> _What needs to be done_: Extend the article below on staffing cuts at federal science agencies, starting after its last sentence. The records that follow the article are not part of it.

> _Document text_:
▼▼▼

Many federal scientific agencies, including the National Science Foundation and the US Department of Agriculture, have yet to share details of their RIF plans. But parts of plans at other science agencies suggest that many federal workers may soon lose their jobs. The US Department of Health and Human Services (HHS) announced a few details of its plans ahead of the March 13 deadline, but employees mostly remain unaware of what’s to come, according to NIH staffers. And parts of the US Environmental Protection Agency’s plans were first reported March 17 by the New York Times.
According to a portion of the EPA’s reorganization plan shared with C&EN by Democratic staff on the US House of Representatives Committee on Science, Space, and Technology, the EPA is proposing to eliminate the Office of Research Development (ORD), the agency’s research arm.
The reorganization plan reviewed by the committee’s Democratic staff says the ORD has 1,540 employees, not counting special government employees and public health officers, “of which we anticipate a majority (50–75%) will not be retained.” The remaining ORD employees will be transferred to other EPA program offices, the plan says.
The ORD was created by congressional statute and “eliminating it is illegal,” California representative Zoe Lofgren, Democratic ranking member of the Science, Space, and Technology Committee, says in a statement. “EPA cannot meet its legal obligation to use the best available science without ORD, and that’s the point,” she says.

▲▲▲

> _Data lines_:
▼▼▼

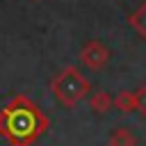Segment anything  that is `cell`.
<instances>
[{"label":"cell","mask_w":146,"mask_h":146,"mask_svg":"<svg viewBox=\"0 0 146 146\" xmlns=\"http://www.w3.org/2000/svg\"><path fill=\"white\" fill-rule=\"evenodd\" d=\"M48 128V116L23 94H16L0 110V137L9 146H32Z\"/></svg>","instance_id":"obj_1"},{"label":"cell","mask_w":146,"mask_h":146,"mask_svg":"<svg viewBox=\"0 0 146 146\" xmlns=\"http://www.w3.org/2000/svg\"><path fill=\"white\" fill-rule=\"evenodd\" d=\"M50 89L52 94L59 98V103L64 105H73L84 91H87V82L82 80V75H78L75 68H66L59 75H55L50 80Z\"/></svg>","instance_id":"obj_2"},{"label":"cell","mask_w":146,"mask_h":146,"mask_svg":"<svg viewBox=\"0 0 146 146\" xmlns=\"http://www.w3.org/2000/svg\"><path fill=\"white\" fill-rule=\"evenodd\" d=\"M84 59H87V62H89L91 66H96V64L100 62V52H98V48H96L94 43H91V46H89V48L84 50Z\"/></svg>","instance_id":"obj_3"}]
</instances>
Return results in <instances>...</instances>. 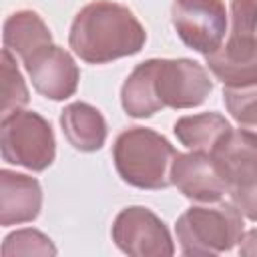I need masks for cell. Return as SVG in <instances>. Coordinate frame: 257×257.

▲▲▲

> _The answer_:
“EPA is taking exciting steps as we enter the next phase of organizational improvements,” EPA spokesperson Molly Vaseliou says in an emailed statement. “While no decisions have been made yet, we are actively listening to employees at all levels to gather ideas on how to better fulfill agency statutory obligations, increase efficiency, and ensure the EPA is as up-to-date and effective as ever,” she says.
The EPA did not answer C&EN’s multiple requests for comments regarding the details of the leaked plan. Republican members of the House Science, Space, and Technology Committee also did not reply to a C&EN request for comment by publishing time.
Eliminating the ORD would undermine the EPA’s mission to protect human health and the environment, says Jennifer Orme-Zavaleta, the former principal deputy assistant administrator for the ORD. Many of the environmental statutes that Congress passed in setting up the EPA require that the agency use the best available science to make policy decisions, she says. “Without having ORD there, that will limit what is considered the best available science. It'll give license to programs to basically cherry-pick [the] information that is available or that they want to inform a decision,” she says.
Orme-Zavaleta, who retired in 2021 after working at the EPA for over 40 years, says she has never seen this magnitude in cuts to EPA research. “Research largely has received bipartisan support because it helps provide answers to questions about what's in our environment,” she says.
As the research arm of the EPA, the ORD conducts studies on a broad range of topics, such as finding contaminants in the environment and developing ways to replace animal testing.
EPA head Lee Zeldin has said that he’s looking to cut spending at the agency by 65%. The ORD composes only about 10% of the EPA budget, Orme-Zavaleta says. “That means there's another 55% that they would be looking at," she says. “This show is just beginning for EPA,” Orme-Zavaleta says.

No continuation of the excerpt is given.